Chef Tanahashi answeres:  “Shojin abides by Buddhism’s Five Prohibitions, the first of which is “don’t kill.” However, one of the most important teachings of Buddha is also to accept all suffering and pleasure with equanimity. The same is applied at the dinner table. Buddhists should receive all food that is offered, and not distinguish between meat and vegetables. So, Buddhists are in fact permitted to eat meat in certain cases. Out of choice, however, Shojin cuisine only uses vegetables. Shojin cooking may seem limiting, but actually it is very liberating. Convenience will destroy humanity. Inconvenience leads to freedom.”

So in search of that “freedom”, I might sometimes forego Cuisinart as I hear him saying “mottainai” – what a waste – in his opinion, we lose a little life, that is, small pleasures inbedded in our ordinary daily life.  What he illuminates by this comment is that there is this perfect opportunity to “experience” a precious moment, a ritual… yet, mindlessly,  you are bypassing that opportunity by the short-cut in using a modern appliance. Need not go to any temples, shrines or monasteries to find the Zen in the ordinary… in the kitchen, on the floor…To him, it’s a chance to strengthen your core with your abdominal breathing, a chance to meditate and be at present with the experience as aroma of sesame wafts through the air you breathe.  Indeed, I experienced Pranayama, Meditation and Aromatherapy all at once!  Who would have thought grinding sesame in the special mortar* and pestle** to be so Zen.  The labor of love then makes for  the gastronomic bliss…of tasting the painstakingly prepared foods for the divine.

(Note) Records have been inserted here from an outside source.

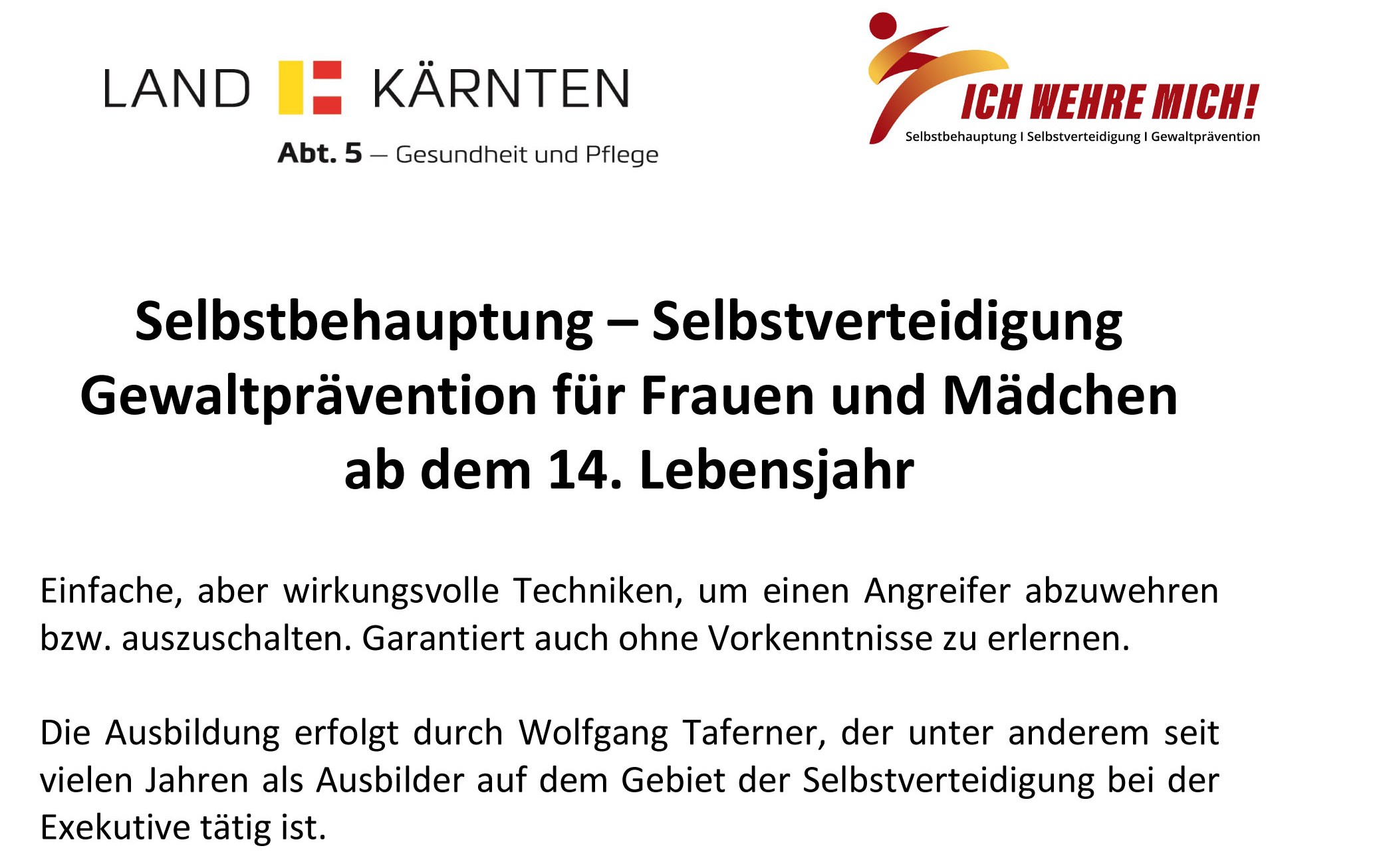 LAND KÄRNTEN
Abt. 5 – Gesundheit und Pflege

ICH WEHRE MICH!
Selbstbehauptung I Selbstverteidigung I Gewaltprävention

Selbstbehauptung – Selbstverteidigung
Gewaltprävention für Frauen und Mädchen
ab dem 14. Lebensjahr

Einfache, aber wirkungsvolle Techniken, um einen Angreifer abzuwehren bzw. auszuschalten. Garantiert auch ohne Vorkenntnisse zu erlernen.

Die Ausbildung erfolgt durch Wolfgang Taferner, der unter anderem seit vielen Jahren als Ausbilder auf dem Gebiet der Selbstverteidigung bei der Exekutive tätig ist.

*Mortar – It is a ceramic bowl with very narrow – 1-2mm grooves in them for grinding small seeds like sesame.

** Pestle – in this case was special wooden one made from Sansho wood. Sansho, Japanese pepper is from Japanese prickly ash, or Zanthoxylum piperitum tree… Chef Tanahashi explained that from Ancient times it was known that this wood has properties to kill poisons, and along with salt and vinegar, was used to prevent food poisoning, etc. back when refrigeration was unavailable.   So while grinding, very very fine wood oil will seep into the sesame to make the process even more beneficial.  Unlike the regular ones at home, this wooden pestle was quite big… very solid in your hands but light enough to allow continuous grinding in circular motions possible – it’s quite a trance!

Hope he will make these tools available in US as well… or we will be looking into finding a local tree that may serve as a good substitute.  Any ideas anyone? Oh, no, as tree huggers, perhaps we shouldn’t be chopping down trees?  Only if we could replace that tree with baby trees … Having said that there’s lots of fire wood on sale on our street as our neighbor just cut down a giant tree from their back yard… sigh… Mottainai?

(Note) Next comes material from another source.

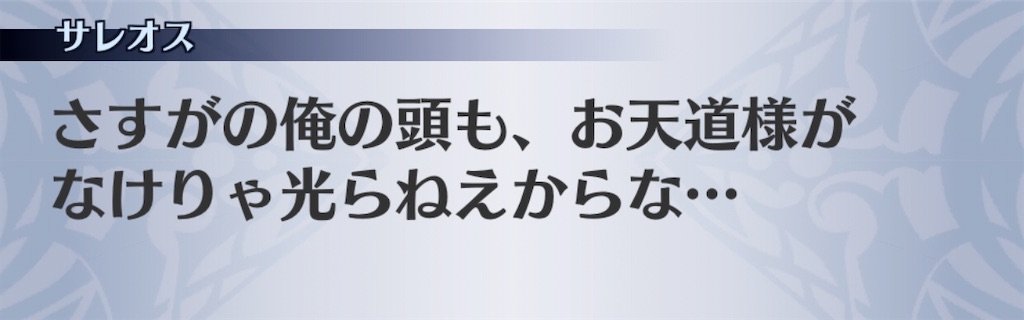 サレオス

さすがの俺の頭も、お天道様がなけりゃ光らねえからな…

In reality, his way of time consuming cooking may only possible in monk’s world or as for that matter a nun’s… but to bring it into today’s context with so much yearning for the mindful, meditative, peaceful way of life, we can at least have the tools to create that or teach our kids the beauty that lies in simple pleasures of the ordinary everyday.  Why do we always need to be entertained ?  It’s yoga in the true sense.

It’s a cliche nowadays but yoga is how you live off the mat… at present, listening to the inner wisdom so what’s truly within us can shine bright.  Such teaching resonates with the kind of teaching Judith Hanson Lasater, Ph.D. shares in her precious book filled with yogic wisdom:  Living Your Yoga – Finding the Spiritual in Everyday.